■ The problem
Repeat every record below exactly, leaving out the pictures.

■ A block of data
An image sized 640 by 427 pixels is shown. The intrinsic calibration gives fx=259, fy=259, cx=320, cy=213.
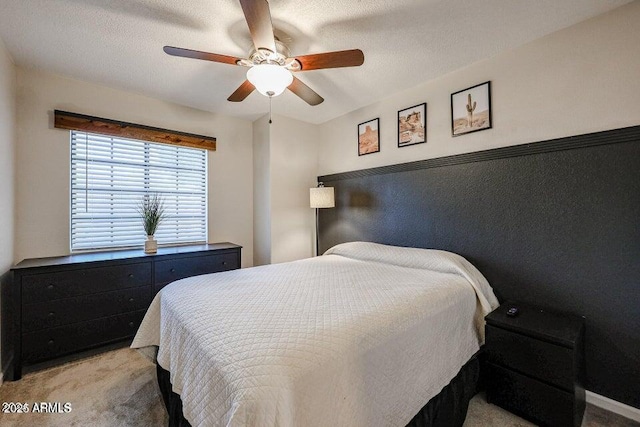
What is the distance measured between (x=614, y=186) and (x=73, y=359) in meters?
4.28

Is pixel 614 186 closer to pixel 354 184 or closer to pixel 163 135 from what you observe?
pixel 354 184

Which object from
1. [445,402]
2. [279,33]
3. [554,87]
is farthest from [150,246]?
[554,87]

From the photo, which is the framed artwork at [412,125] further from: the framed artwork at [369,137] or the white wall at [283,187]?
the white wall at [283,187]

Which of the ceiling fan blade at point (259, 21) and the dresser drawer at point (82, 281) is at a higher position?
the ceiling fan blade at point (259, 21)

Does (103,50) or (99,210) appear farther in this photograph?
(99,210)

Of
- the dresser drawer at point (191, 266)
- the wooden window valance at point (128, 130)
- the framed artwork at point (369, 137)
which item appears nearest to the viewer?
the wooden window valance at point (128, 130)

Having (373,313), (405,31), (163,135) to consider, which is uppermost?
(405,31)

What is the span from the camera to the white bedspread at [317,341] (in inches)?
34.1

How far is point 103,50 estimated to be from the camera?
2.05 metres

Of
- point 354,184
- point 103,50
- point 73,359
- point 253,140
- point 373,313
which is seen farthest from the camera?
point 253,140

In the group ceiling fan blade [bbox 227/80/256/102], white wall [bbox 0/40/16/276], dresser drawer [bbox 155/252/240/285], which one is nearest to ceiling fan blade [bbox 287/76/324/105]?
ceiling fan blade [bbox 227/80/256/102]

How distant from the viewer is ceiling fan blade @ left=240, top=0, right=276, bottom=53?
4.16ft

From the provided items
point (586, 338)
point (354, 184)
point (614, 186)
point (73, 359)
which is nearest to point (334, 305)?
point (586, 338)

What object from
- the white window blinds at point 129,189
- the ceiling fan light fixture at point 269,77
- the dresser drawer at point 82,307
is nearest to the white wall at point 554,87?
the ceiling fan light fixture at point 269,77
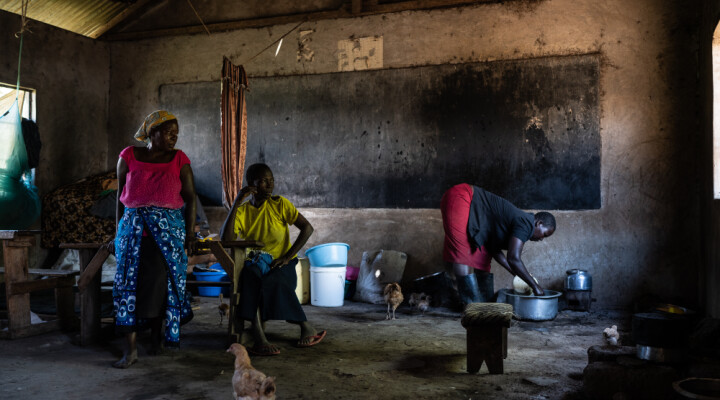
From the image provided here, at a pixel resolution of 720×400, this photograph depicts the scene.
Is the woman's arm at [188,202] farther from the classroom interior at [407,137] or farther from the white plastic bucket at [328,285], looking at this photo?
the white plastic bucket at [328,285]

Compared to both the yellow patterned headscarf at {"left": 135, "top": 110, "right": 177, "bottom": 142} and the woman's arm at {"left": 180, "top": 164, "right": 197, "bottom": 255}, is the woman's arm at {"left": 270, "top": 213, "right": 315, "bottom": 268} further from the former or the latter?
the yellow patterned headscarf at {"left": 135, "top": 110, "right": 177, "bottom": 142}

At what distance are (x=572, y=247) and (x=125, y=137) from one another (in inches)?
280

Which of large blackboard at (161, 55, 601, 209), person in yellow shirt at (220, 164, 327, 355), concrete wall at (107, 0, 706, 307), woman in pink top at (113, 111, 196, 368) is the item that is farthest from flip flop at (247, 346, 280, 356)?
large blackboard at (161, 55, 601, 209)

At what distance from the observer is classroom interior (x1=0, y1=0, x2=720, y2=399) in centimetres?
525

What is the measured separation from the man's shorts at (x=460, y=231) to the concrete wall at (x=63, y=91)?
6.15 meters

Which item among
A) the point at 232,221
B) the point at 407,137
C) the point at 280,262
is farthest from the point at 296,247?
the point at 407,137

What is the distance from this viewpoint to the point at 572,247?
7.09 metres

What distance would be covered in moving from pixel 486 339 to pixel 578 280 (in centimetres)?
318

■ Solution to the exercise
An image sized 640 by 427 pixels is shown. The intrinsic calibration gives fx=259, fy=259, cx=320, cy=213.
What is the distance measured between (x=614, y=186) and (x=73, y=359) in meters?
4.28

Is pixel 614 186 closer to pixel 354 184 or closer to pixel 163 135 from what you observe?
pixel 354 184

Which object from
1. [445,402]
2. [279,33]
3. [554,87]
is farthest from [150,246]?
[554,87]

From the photo, which is the framed artwork at [412,125] further from: the framed artwork at [369,137] or the white wall at [283,187]?
the white wall at [283,187]

Which of the ceiling fan blade at point (259, 21) and the dresser drawer at point (82, 281) is at a higher position?
the ceiling fan blade at point (259, 21)

Does (103,50) or (99,210) appear farther in this photograph?
(99,210)

Of
- the dresser drawer at point (191, 266)
- the wooden window valance at point (128, 130)
- the framed artwork at point (369, 137)
which item appears nearest to the viewer?
the wooden window valance at point (128, 130)

Having (373,313), (405,31), (163,135) to consider, which is uppermost?
(405,31)

What is the span from the camera to the white bedspread at [317,341] (in inches)?
34.1

How far is point 103,50 estimated to be from the camera?
2.05 metres

Of
- point 354,184
- point 103,50
- point 73,359
- point 253,140
- point 373,313
which is seen farthest from the camera?
point 253,140

In the group ceiling fan blade [bbox 227/80/256/102], white wall [bbox 0/40/16/276], dresser drawer [bbox 155/252/240/285], which one is nearest to ceiling fan blade [bbox 287/76/324/105]?
ceiling fan blade [bbox 227/80/256/102]

How distant from the viewer is ceiling fan blade @ left=240, top=0, right=276, bottom=53?
4.16ft

From the provided items
point (586, 338)
point (354, 184)
point (614, 186)
point (73, 359)
which is nearest to point (334, 305)?
point (586, 338)

What object from
- the white window blinds at point 129,189
- the ceiling fan light fixture at point 269,77
- the dresser drawer at point 82,307
is nearest to the white wall at point 554,87?
the ceiling fan light fixture at point 269,77
From the image provided here, at a pixel resolution of 720×400, this photograph depicts the scene.
Is the woman's arm at [188,202] farther from the classroom interior at [407,137] or farther from the white plastic bucket at [328,285], looking at this photo?
the white plastic bucket at [328,285]

Compared to both the yellow patterned headscarf at {"left": 135, "top": 110, "right": 177, "bottom": 142} and the woman's arm at {"left": 180, "top": 164, "right": 197, "bottom": 255}, is the woman's arm at {"left": 270, "top": 213, "right": 315, "bottom": 268} further from the former or the latter?
the yellow patterned headscarf at {"left": 135, "top": 110, "right": 177, "bottom": 142}

At what distance are (x=572, y=247) and (x=125, y=137) from one another (in inches)?
280

Which of large blackboard at (161, 55, 601, 209), person in yellow shirt at (220, 164, 327, 355), concrete wall at (107, 0, 706, 307), woman in pink top at (113, 111, 196, 368) is the item that is farthest from flip flop at (247, 346, 280, 356)?
large blackboard at (161, 55, 601, 209)

At what distance from the observer is classroom interior (x1=0, y1=0, x2=720, y2=399) in centimetres?
525

What is the measured separation from the man's shorts at (x=460, y=231) to the concrete wall at (x=63, y=91)?
6.15 meters

Which item among
A) the point at 232,221
B) the point at 407,137
C) the point at 280,262
is farthest from the point at 296,247?
the point at 407,137

What is the distance from this viewpoint to the point at 572,247?
7.09 metres

What distance would be covered in moving from pixel 486 339 to pixel 578 280 (in centimetres)?
318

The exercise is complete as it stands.